I have spent a quarter of a century caring for people dying from smoking. Deaths of this sort are not only premature but often horrible. My mother’s death from lung cancer was both. The puritan nature of my medical heart should, therefore, leap up at the new restrictions of the Tobacco and Vapes Bill, introduced to parliament today. Smoking, Labour have declared, should be banned outside schools and hospitals. How they intend to police the ban, they haven’t said.
Self-righteous pleasure at seeing other people’s freedoms being reduced – unhealthy freedoms one disapproves of – should come naturally to a practising doctor. Instead, I’m struggling to feel even a frisson of morally superior joy. Something is amiss. The problem is not that I lack the instinct to take pleasure in the diminishment of other people’s enjoyments. The problem is the Bill.
Taxes and restrictions and making smokers feel like lepers has saved lives
This isn’t the first time restrictions on smoking in hospitals have been brought in. Decades ago, hospitals started corralling smokers into shelters, with some success. Bureaucracy never sleeps, however, and from 2018 the NHS Smokefree Pledge introduced a zero-tolerance policy to smoking which banished the shelters. With nowhere to smoke in sprawling hospital grounds, the predictable result occurred – people went back to smoking everywhere. Hospitals and the Department of Health were able to congratulate each other on time and money well spent while in reality their decisions were as helpful as a split fingernail.
Has there ever really been a zero tolerance policy that meant what it said and actually worked? That the Tobacco and Vapes Bill could prevent smoking around hospitals and schools is a dishonest illusion. Smoking on NHS property is already banned to the highest degree. No hospital is without its sign saying that smoking is not allowed. But beneath every sign stands a smoker. No one enforces these no-smoking rules, and it is perfectly obvious that nobody should. Staff, their smoking shelters taken away, make mild efforts to be furtive. Visitors don’t bother, and to see them puffing away in front of these signs tells you what weight hospitals put on their own rules.
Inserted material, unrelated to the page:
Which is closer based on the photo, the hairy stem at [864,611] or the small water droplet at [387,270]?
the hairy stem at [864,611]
Then there are the patients, often lacking the physical ability to leave the grounds. Some want to quit smoking but can’t, others freely choose to continue. Still more have no sane reason to quit at all. Many are dying already, and smoking gives them pleasure and comfort. This NHS policy, with its failure to provide anywhere for patients to smoke, with its pretence that putting up a sign means the issue is solved, with its utter indifference to enforcing its own rules, is simply hypocritical virtue-signalling, laced with dishonest cruelty.
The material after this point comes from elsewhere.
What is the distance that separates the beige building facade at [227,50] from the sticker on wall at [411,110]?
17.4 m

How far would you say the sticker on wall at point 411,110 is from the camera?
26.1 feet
Today’s Bill offers more of the same. Restrictions on vape sales are welcome but the government has backed off banning smoking in the gardens of pubs and restaurants. If your motivation was to attack smoking rates effectively, that would be the step to take. Enforcement there is feasible, just as it was when smoking was banned indoors in pubs and restaurants. Licences to operate were on the line and action was taken.
Doctors will always want fewer people to smoke. Smoking deaths peaked early in Britain’s modern history: in the early 1960s, more than half of Brits smoked. Today that figure is 13 per cent and falling. We were quick to take up the habit of industrially produced cigarettes and became world leaders in giving it up.
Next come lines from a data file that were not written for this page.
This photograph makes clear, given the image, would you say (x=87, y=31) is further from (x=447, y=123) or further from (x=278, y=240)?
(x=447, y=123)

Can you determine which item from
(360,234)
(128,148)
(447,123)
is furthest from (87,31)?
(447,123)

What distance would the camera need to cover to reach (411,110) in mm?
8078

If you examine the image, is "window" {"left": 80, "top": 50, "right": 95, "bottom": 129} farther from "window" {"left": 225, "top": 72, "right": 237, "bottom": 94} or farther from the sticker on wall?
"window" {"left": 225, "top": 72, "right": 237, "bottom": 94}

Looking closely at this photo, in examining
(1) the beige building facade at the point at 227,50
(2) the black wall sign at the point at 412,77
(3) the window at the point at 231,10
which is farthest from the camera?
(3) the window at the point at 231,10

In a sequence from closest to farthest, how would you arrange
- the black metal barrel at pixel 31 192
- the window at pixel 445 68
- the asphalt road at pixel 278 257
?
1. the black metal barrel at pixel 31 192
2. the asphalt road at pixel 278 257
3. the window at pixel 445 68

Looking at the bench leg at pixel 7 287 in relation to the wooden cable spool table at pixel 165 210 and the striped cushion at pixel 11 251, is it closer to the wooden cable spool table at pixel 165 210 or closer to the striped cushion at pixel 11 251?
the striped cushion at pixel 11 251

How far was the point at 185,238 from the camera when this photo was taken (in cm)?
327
Sir Richard Doll’s 19050s study of smoking in British doctors established that smokers had a one in two chance of dying from their habit, and lost a decade of healthy life along the way. More influentially, it demonstrated that this fact was even true amongst the doctors themselves. Studying the disease hit home in the medical profession. Doctors began to quit smoking and they campaigned for others to do the same; their campaigns were more effective because they’d put their willpower where their mouths were.
The magnitude of harm from smoking is hard to overstate. A lifelong habit does enough harm to cancel out all the rises in life expectancy for an individual since World War Two. It makes sense to want to ban it: eliminating smoking would have the same impact on the health system as would be gained by preventing every single form of cancer. These assertions are based on the highest quality evidence and they matter hugely: these are facts, not factoids.
Public health campaigns against smoking have certainly been intrusive but they have also been effective. Taxes and restrictions and making smokers feel like lepers has saved lives. But can the intrusion on freedom planned by Labour through today’s Tobacco and Vapes Bill be justified in the same way? To make up rules that will never be followed is an intrusion that’s no help whatsoever.
All of us dream of being better versions of ourselves. Maybe our hospitals and schools dream of being free of smoke. Legislation can also be usefully seeded with dreams, but – like life – it should never be based on fantasy. Smoking matters to those who enjoy it and to those who wish to reduce its costs to human health. This Bill looks set to trivialise both.